**RECORDS FOR THE EXERCISE**
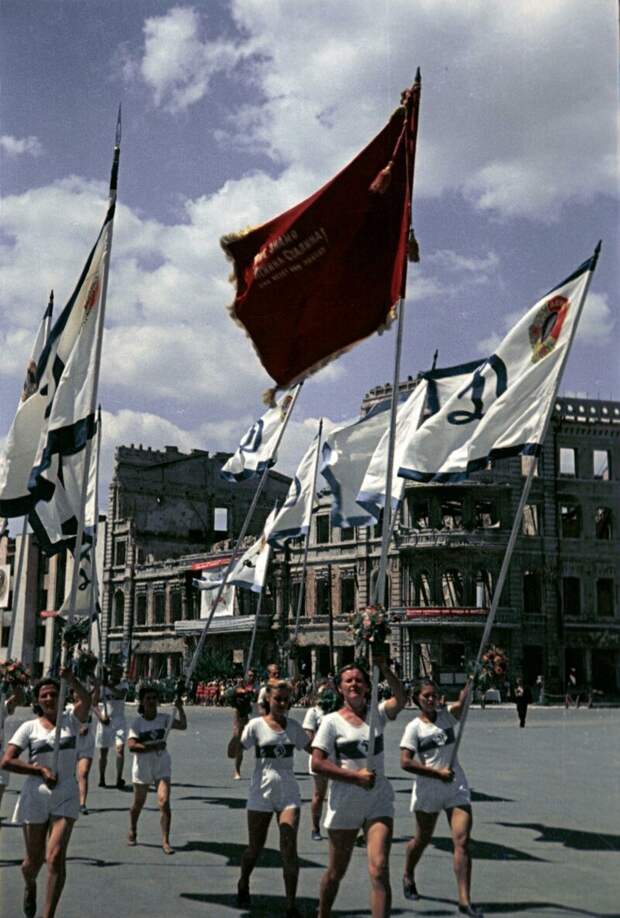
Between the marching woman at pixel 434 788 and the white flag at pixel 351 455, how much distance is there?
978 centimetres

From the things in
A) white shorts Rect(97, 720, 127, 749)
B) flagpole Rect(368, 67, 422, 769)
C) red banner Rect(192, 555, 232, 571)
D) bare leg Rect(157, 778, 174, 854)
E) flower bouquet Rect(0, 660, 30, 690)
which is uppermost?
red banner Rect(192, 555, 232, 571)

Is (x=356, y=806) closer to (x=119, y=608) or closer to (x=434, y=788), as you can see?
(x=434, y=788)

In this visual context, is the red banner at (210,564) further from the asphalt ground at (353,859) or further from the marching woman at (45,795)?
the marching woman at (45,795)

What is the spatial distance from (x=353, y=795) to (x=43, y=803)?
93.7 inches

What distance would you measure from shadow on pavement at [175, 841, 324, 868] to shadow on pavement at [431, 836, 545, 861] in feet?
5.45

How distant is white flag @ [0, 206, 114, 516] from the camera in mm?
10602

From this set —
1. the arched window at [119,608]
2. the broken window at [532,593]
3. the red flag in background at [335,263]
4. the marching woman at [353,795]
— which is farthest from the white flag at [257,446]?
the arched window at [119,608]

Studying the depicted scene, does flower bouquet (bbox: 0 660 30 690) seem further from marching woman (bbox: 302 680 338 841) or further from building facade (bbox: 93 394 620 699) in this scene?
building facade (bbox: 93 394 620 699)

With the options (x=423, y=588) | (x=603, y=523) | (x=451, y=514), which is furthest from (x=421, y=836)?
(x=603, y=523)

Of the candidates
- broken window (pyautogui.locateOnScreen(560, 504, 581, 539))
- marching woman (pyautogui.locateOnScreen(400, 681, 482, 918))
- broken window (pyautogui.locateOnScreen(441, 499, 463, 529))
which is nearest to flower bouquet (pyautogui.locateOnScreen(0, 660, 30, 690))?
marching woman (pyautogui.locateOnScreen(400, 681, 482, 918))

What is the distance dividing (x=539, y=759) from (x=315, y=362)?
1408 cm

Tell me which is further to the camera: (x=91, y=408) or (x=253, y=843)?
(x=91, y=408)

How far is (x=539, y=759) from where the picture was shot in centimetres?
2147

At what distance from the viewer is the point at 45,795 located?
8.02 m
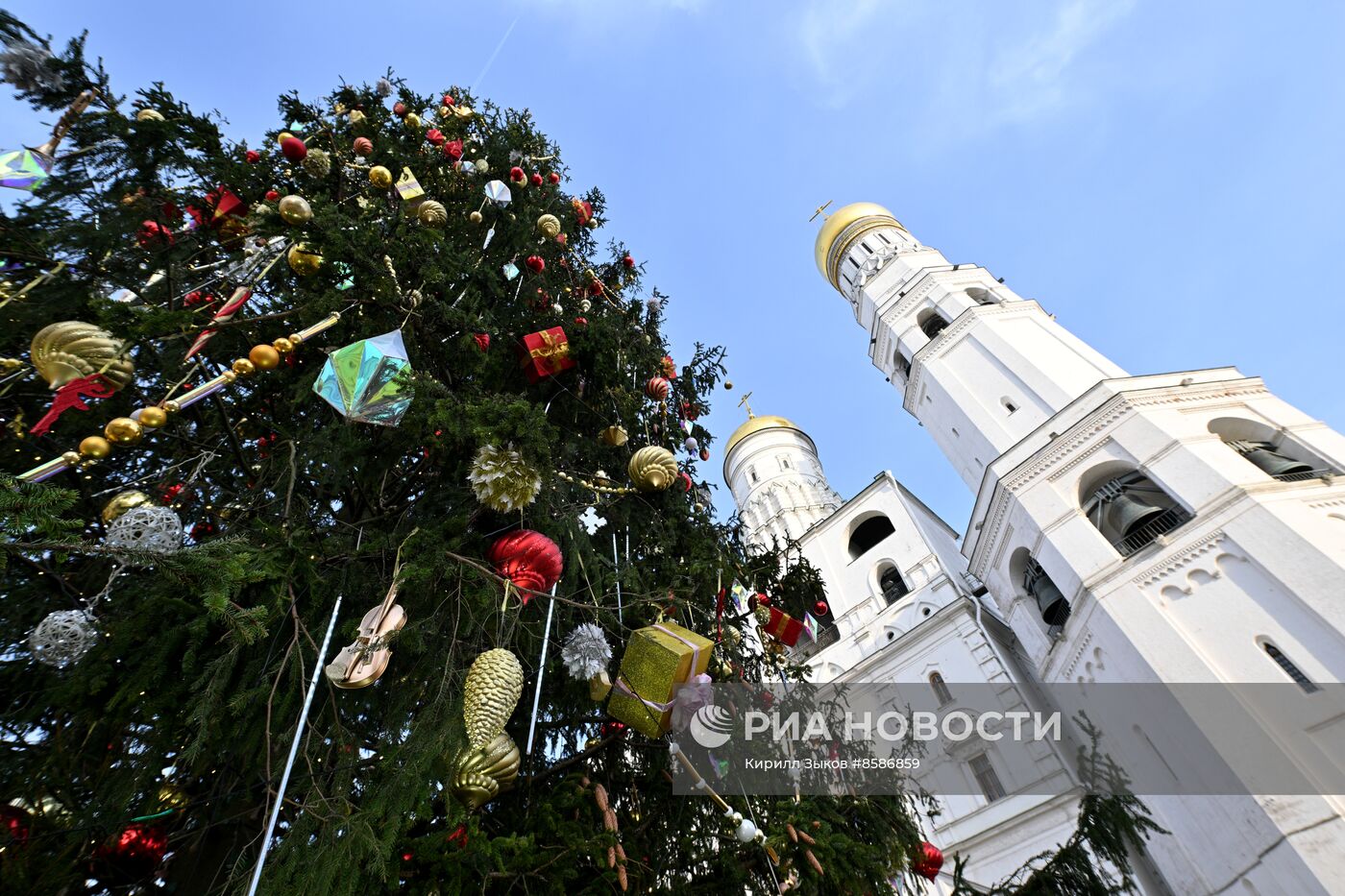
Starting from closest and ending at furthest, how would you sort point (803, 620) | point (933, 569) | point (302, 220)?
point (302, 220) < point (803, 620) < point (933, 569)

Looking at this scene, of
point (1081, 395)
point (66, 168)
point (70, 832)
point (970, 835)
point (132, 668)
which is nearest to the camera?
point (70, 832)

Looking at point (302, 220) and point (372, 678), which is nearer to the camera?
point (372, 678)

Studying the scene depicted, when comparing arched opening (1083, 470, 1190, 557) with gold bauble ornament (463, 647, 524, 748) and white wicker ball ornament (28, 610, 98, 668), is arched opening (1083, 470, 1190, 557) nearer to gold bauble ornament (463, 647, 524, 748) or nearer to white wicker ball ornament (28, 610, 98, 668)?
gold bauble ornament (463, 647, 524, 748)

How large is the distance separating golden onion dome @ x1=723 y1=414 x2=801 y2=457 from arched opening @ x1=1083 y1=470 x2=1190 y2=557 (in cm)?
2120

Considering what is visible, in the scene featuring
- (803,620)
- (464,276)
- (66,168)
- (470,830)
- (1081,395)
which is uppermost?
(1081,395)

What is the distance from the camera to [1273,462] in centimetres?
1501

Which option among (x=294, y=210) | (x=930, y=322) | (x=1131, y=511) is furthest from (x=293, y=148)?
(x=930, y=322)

**TASK OBJECTIVE**
Print all of the data above word for word, but leave out the pictures.

**CORRECT RESPONSE**
Between the marching woman at pixel 434 788 and the white flag at pixel 351 455, how much distance is there?
978 centimetres

From the things in
A) white shorts Rect(97, 720, 127, 749)
B) flagpole Rect(368, 67, 422, 769)
C) red banner Rect(192, 555, 232, 571)
D) bare leg Rect(157, 778, 174, 854)
E) flower bouquet Rect(0, 660, 30, 690)
which is uppermost?
red banner Rect(192, 555, 232, 571)

Is (x=356, y=806) closer to (x=119, y=608) or closer to (x=434, y=788), as you can see?
(x=434, y=788)

In this visual context, is the red banner at (210,564) further from the asphalt ground at (353,859) or further from the marching woman at (45,795)?
the marching woman at (45,795)

What is the spatial distance from (x=353, y=795) to (x=43, y=803)?
93.7 inches

What distance would you measure from shadow on pavement at [175, 841, 324, 868] to shadow on pavement at [431, 836, 545, 861] in feet?
5.45

How distant is white flag @ [0, 206, 114, 516] from the camera in mm?
10602

From this set —
1. the arched window at [119,608]
2. the broken window at [532,593]
3. the red flag in background at [335,263]
4. the marching woman at [353,795]
— which is farthest from the white flag at [257,446]?
the arched window at [119,608]

Studying the depicted scene, does flower bouquet (bbox: 0 660 30 690) seem further from marching woman (bbox: 302 680 338 841) or further from building facade (bbox: 93 394 620 699) in this scene?
building facade (bbox: 93 394 620 699)

With the options (x=423, y=588) | (x=603, y=523) | (x=451, y=514), which is furthest from (x=421, y=836)?
(x=603, y=523)

Of the candidates
- broken window (pyautogui.locateOnScreen(560, 504, 581, 539))
- marching woman (pyautogui.locateOnScreen(400, 681, 482, 918))
- broken window (pyautogui.locateOnScreen(441, 499, 463, 529))
which is nearest to flower bouquet (pyautogui.locateOnScreen(0, 660, 30, 690))?
marching woman (pyautogui.locateOnScreen(400, 681, 482, 918))

What is the distance dividing (x=539, y=759) from (x=315, y=362)?
1408 cm

Tell me which is further to the camera: (x=91, y=408) or (x=253, y=843)?
(x=91, y=408)

How far is (x=539, y=759) from where the picture was shot in centimetres?
2147

At what distance from the viewer is the point at 45,795 located?
8.02 m
Starting from closest and ending at furthest, how would you sort point (803, 620) | point (933, 569) | point (302, 220)?
point (302, 220) < point (803, 620) < point (933, 569)

Looking at this scene, of
point (1081, 395)
point (66, 168)
point (70, 832)
point (970, 835)
point (132, 668)
which is nearest to the camera?
point (70, 832)

Looking at point (302, 220) and point (372, 678), which is nearer to the camera?
point (372, 678)

Studying the scene depicted, when comparing arched opening (1083, 470, 1190, 557) with gold bauble ornament (463, 647, 524, 748) and white wicker ball ornament (28, 610, 98, 668), is arched opening (1083, 470, 1190, 557) nearer to gold bauble ornament (463, 647, 524, 748) or nearer to white wicker ball ornament (28, 610, 98, 668)?
gold bauble ornament (463, 647, 524, 748)

How large is the distance separating golden onion dome @ x1=723 y1=414 x2=801 y2=457 from arched opening @ x1=1083 y1=470 x2=1190 y2=557 (in cm)?
2120

Considering what is visible, in the scene featuring
- (803,620)
- (464,276)
- (66,168)
- (470,830)
- (1081,395)
which is uppermost?
(1081,395)

What is the distance from the camera to [1273,462] in centimetres?
1501

Which option among (x=294, y=210) | (x=930, y=322) | (x=1131, y=511) is furthest from (x=293, y=148)?
(x=930, y=322)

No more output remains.